• _STUDY TEXT_:
Cognitive Behavioural Therapy
CBT is a talking therapy. It has been proved to help treat a wide range of emotional and physical health conditions in adults, young people and children. CBT looks at how we think about a situation and how this affects the way we act. In turn our actions can affect how we think and feel. The therapist and client work together in changing the client’s behaviours, their thinking patterns, or both of these.
There is a great deal of research evidence to show that CBT works effectively in treating depression. This research has been carefully reviewed by the National Institute for Health and Clinical Excellence (NICE).
NICE provides independent, evidence-based guidance for the NHS on the most effective ways to treat disease and ill health. CBT is recommended by NICE for the treatment of anxiety disorders.
CBT is not a quick fix. It involves hard work during and between sessions and you will discuss appropriate tasks for you to work on in between sessions. Your therapist will not tell you what to do. Instead they will help you decide what difficulties you want to work on in order to help you improve your situation. Your therapist will be able to advise you on how to continue using CBT techniques in your daily life after your treatment ends.
Mindfulness is the state of being both fully aware of the moment and of being attentive to this experience. To practice Mindfulness a person must focus on what is happening inside their body and mind in real time. This sounds very simple but in practice it can be much harder to do.
How often do you find that you have finished a meal without really tasting it? Or arrived your destination without remembering any of the journey? Our fast, modern pace of life is one reason why this happens-we have become very used to multi-tasking-and sometimes we have learned to ‘live inside our heads’ for other reasons. Whatever the reason, Mindfulness helps to improve our quality of life and there is a large body of research to show that it can alter our brain chemistry.
Mindfulness can be used in many ways and enhances other therapeutic approaches. It helps people to notice and change their reactions to events, increases resilience during difficult times and leads to greater contentment with life generally.
Adapted from Buddhism, it is now a National Institute for Health and Care Excellence (NICE) approved therapy.
‘If you let cloudy water settle, it will become clear. If you let your upset mind settle, your course will also become clear’ Buddha.
Compassion Focused Therapy (CFT)
Compassion Focussed Therapy or CFT grew out of the recognition that the human brain is a product of evolution. We are social beings and both our early and current social contacts are central to understanding mental health problems. The relationship we have with ourselves underpins a wide range of problems and affects our day-to-day experience of life.

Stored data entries
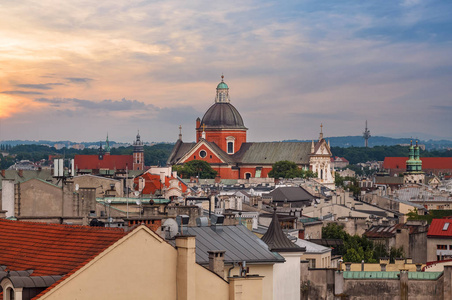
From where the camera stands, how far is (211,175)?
186 metres

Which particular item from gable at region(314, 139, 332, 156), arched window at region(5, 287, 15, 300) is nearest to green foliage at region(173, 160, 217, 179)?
gable at region(314, 139, 332, 156)

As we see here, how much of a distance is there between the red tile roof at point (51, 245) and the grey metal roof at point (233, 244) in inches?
161

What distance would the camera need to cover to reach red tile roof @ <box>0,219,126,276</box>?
20.7 m

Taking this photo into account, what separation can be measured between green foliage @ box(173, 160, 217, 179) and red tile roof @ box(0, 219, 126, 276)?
155 m

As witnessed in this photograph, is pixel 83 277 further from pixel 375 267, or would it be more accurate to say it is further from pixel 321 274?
pixel 375 267

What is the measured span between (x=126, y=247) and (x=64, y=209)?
1790 cm

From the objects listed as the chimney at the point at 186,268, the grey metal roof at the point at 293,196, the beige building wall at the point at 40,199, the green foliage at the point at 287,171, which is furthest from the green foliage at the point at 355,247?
the green foliage at the point at 287,171

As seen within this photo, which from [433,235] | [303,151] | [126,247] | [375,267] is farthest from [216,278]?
[303,151]

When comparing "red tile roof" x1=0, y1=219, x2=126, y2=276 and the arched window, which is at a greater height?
"red tile roof" x1=0, y1=219, x2=126, y2=276

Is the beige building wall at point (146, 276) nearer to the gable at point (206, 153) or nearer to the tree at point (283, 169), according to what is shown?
the tree at point (283, 169)

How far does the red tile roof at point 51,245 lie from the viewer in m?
20.7

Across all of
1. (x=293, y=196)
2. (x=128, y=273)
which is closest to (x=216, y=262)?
(x=128, y=273)

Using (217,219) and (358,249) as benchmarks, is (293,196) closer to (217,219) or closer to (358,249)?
(358,249)

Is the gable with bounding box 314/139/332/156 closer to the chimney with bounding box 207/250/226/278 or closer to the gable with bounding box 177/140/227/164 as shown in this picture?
the gable with bounding box 177/140/227/164
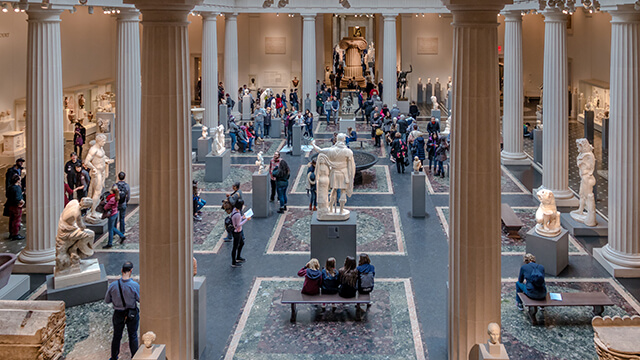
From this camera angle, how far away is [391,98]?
31047mm

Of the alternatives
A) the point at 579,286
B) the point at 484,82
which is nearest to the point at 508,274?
the point at 579,286

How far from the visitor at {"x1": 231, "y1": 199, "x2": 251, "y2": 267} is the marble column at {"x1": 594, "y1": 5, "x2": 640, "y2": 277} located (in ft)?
22.4

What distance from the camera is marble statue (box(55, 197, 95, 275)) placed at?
10.2 meters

• _WHAT NEEDS TO BE DONE_: Can you give the therapy text again from "Mindfulness is the" to "our brain chemistry.", replacing "meal" with "dinner"? Rely on the text alone, not the listing.

• _ANSWER TO THIS PROBLEM_:
Mindfulness is the state of being both fully aware of the moment and of being attentive to this experience. To practice Mindfulness a person must focus on what is happening inside their body and mind in real time. This sounds very simple but in practice it can be much harder to do.
How often do you find that you have finished a dinner without really tasting it? Or arrived your destination without remembering any of the journey? Our fast, modern pace of life is one reason why this happens-we have become very used to multi-tasking-and sometimes we have learned to ‘live inside our heads’ for other reasons. Whatever the reason, Mindfulness helps to improve our quality of life and there is a large body of research to show that it can alter our brain chemistry.